Records:
--- --- ---

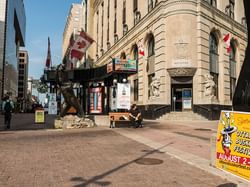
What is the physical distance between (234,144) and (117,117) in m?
12.1

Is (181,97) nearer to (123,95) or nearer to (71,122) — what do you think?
(123,95)

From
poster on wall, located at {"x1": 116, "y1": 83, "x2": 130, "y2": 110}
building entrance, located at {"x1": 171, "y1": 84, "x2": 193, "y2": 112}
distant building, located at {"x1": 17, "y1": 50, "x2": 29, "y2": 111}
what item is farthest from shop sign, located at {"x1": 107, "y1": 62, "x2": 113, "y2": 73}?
distant building, located at {"x1": 17, "y1": 50, "x2": 29, "y2": 111}

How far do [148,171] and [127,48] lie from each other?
30.6m

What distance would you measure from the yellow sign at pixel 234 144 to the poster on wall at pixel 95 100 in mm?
15711

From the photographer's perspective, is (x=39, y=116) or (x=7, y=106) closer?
(x=7, y=106)

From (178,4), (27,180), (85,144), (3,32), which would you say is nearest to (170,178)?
(27,180)

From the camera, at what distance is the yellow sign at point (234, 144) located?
207 inches

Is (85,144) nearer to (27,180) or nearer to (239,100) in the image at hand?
(27,180)

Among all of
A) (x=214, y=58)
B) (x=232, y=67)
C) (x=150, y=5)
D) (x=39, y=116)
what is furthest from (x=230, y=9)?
(x=39, y=116)

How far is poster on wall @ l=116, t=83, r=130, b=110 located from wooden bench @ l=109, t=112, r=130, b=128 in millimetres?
800

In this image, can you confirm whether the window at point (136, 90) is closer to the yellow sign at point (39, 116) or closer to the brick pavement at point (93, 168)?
the yellow sign at point (39, 116)

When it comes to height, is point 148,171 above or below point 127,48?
below

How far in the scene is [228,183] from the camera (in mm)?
5551

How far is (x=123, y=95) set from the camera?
1822cm
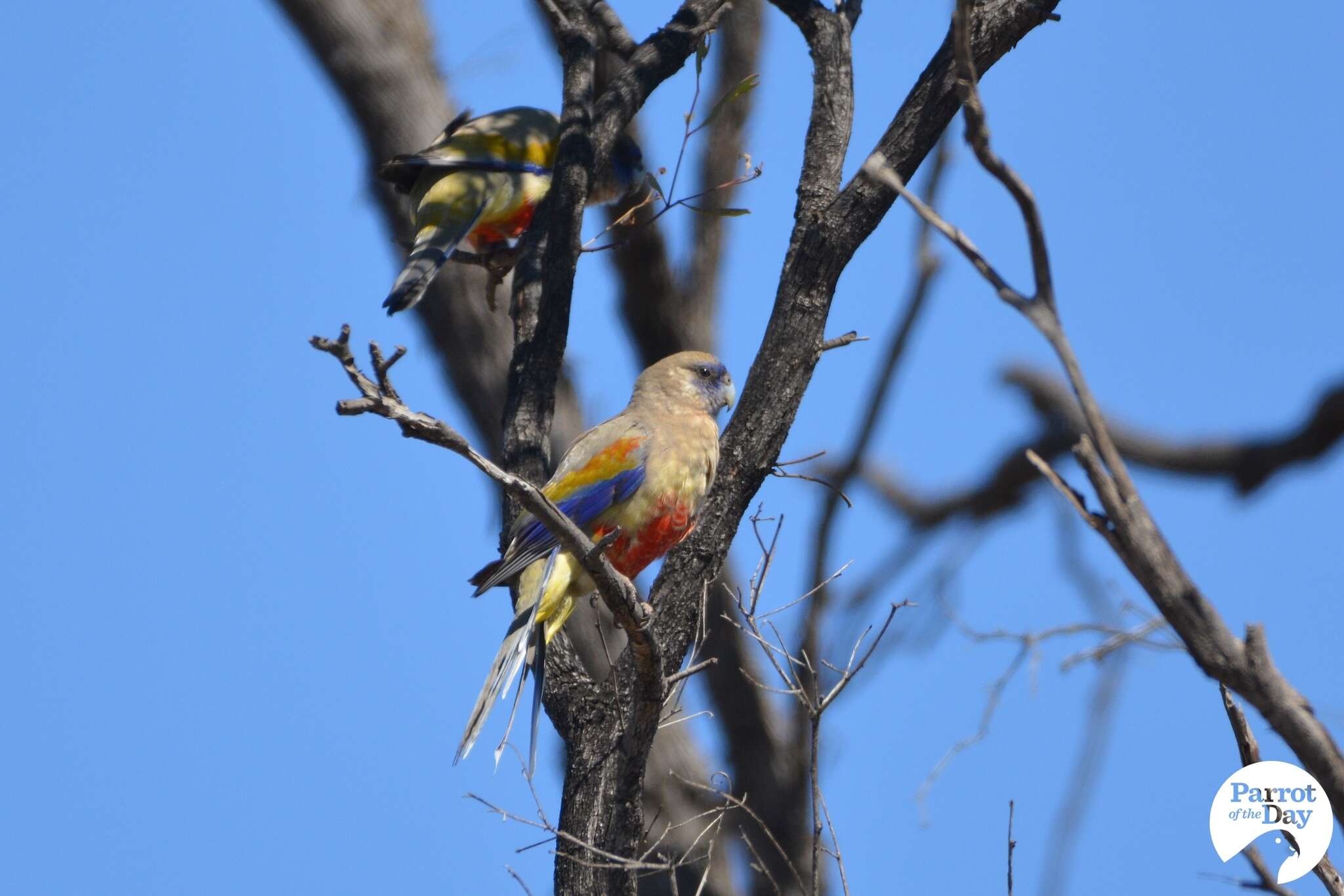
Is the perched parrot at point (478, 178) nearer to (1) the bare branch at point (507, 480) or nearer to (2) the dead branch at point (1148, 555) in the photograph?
(1) the bare branch at point (507, 480)

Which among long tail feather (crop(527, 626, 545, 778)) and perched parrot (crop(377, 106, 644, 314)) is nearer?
long tail feather (crop(527, 626, 545, 778))

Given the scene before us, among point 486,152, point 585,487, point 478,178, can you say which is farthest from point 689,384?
point 486,152

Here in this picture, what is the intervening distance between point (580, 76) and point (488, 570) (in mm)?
2273

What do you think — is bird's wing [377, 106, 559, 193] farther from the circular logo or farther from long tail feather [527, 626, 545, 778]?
the circular logo

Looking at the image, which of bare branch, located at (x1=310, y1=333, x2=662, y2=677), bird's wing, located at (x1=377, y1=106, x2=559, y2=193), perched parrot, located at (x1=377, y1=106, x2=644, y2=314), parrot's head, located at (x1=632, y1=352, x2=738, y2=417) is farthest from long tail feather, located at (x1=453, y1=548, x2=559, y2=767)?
bird's wing, located at (x1=377, y1=106, x2=559, y2=193)

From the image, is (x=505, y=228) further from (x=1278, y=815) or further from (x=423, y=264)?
(x=1278, y=815)

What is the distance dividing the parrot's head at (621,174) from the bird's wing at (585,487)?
9.91ft

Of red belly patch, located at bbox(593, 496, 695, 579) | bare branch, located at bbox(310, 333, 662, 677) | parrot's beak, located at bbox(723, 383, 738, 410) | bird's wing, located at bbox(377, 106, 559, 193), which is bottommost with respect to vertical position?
bare branch, located at bbox(310, 333, 662, 677)

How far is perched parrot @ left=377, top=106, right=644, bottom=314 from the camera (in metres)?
5.80

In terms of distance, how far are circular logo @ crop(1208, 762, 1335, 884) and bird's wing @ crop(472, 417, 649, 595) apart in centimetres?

--- --- ---

**Directions for this task:** Excluding the pictures, reproduce every entry exactly as given.

**Reply:**
What is the physical distance between (234,144) and (117,117) in m?
12.1

Is (181,97) nearer to (123,95) or nearer to (71,122) — what do you think?
(123,95)

From
poster on wall, located at {"x1": 116, "y1": 83, "x2": 130, "y2": 110}
building entrance, located at {"x1": 171, "y1": 84, "x2": 193, "y2": 112}
distant building, located at {"x1": 17, "y1": 50, "x2": 29, "y2": 111}
what item is farthest from shop sign, located at {"x1": 107, "y1": 62, "x2": 113, "y2": 73}?
distant building, located at {"x1": 17, "y1": 50, "x2": 29, "y2": 111}

How far do [148,171] and [127,48] lie from each other?
30.6m

What distance would you measure from the yellow sign at pixel 234 144 to the poster on wall at pixel 95 100 in mm?
15711

From the photographer's perspective, is (x=39, y=116) or (x=7, y=106) closer?
(x=7, y=106)

From (178,4), (27,180), (85,144), (3,32), which would you say is nearest to (170,178)?
(27,180)

From the camera, at what distance is the yellow sign at point (234, 144) located?
207 inches

Is (85,144) nearer to (27,180) or nearer to (239,100) in the image at hand?
(27,180)

Among all of
A) (x=214, y=58)
B) (x=232, y=67)
C) (x=150, y=5)
D) (x=39, y=116)
what is furthest from (x=230, y=9)?
(x=39, y=116)

How far is poster on wall @ l=116, t=83, r=130, b=110 located from wooden bench @ l=109, t=112, r=130, b=128 in millimetres?
800

In this image, can you confirm whether the window at point (136, 90) is closer to the yellow sign at point (39, 116) or closer to the brick pavement at point (93, 168)?
the yellow sign at point (39, 116)

When it comes to height, is point 148,171 above or below point 127,48?
below

How far in the scene is [228,183] from the camera (in mm)?
5551

How far is (x=123, y=95) set from the camera?
1822cm
Is the perched parrot at point (478, 178) nearer to (1) the bare branch at point (507, 480) or nearer to (2) the dead branch at point (1148, 555) in the photograph?
(1) the bare branch at point (507, 480)

Which among long tail feather (crop(527, 626, 545, 778)) and perched parrot (crop(377, 106, 644, 314)) is nearer?
long tail feather (crop(527, 626, 545, 778))

Given the scene before us, among point 486,152, point 585,487, point 478,178, can you say which is farthest from point 689,384?
point 486,152

Here in this picture, what is the intervening distance between point (580, 76) and point (488, 570) (in mm)?
2273

What do you think — is bird's wing [377, 106, 559, 193] farther from the circular logo or farther from long tail feather [527, 626, 545, 778]?
the circular logo

Looking at the image, which of bare branch, located at (x1=310, y1=333, x2=662, y2=677), bird's wing, located at (x1=377, y1=106, x2=559, y2=193), perched parrot, located at (x1=377, y1=106, x2=644, y2=314), parrot's head, located at (x1=632, y1=352, x2=738, y2=417) is farthest from long tail feather, located at (x1=453, y1=548, x2=559, y2=767)?
bird's wing, located at (x1=377, y1=106, x2=559, y2=193)

From the image, is (x=505, y=228) further from (x=1278, y=815) or further from (x=423, y=264)?
(x=1278, y=815)

What is the distance dividing the parrot's head at (621,174) from the bird's wing at (585,487)?
9.91ft

Of red belly patch, located at bbox(593, 496, 695, 579) | bare branch, located at bbox(310, 333, 662, 677) | parrot's beak, located at bbox(723, 383, 738, 410) | bird's wing, located at bbox(377, 106, 559, 193), which is bottommost with respect to vertical position?
bare branch, located at bbox(310, 333, 662, 677)

How far is perched parrot @ left=377, top=106, right=644, bottom=314 from the camera (in metres)?
5.80

In terms of distance, how far are circular logo @ crop(1208, 762, 1335, 884) and bird's wing @ crop(472, 417, 649, 595) apart in centimetres?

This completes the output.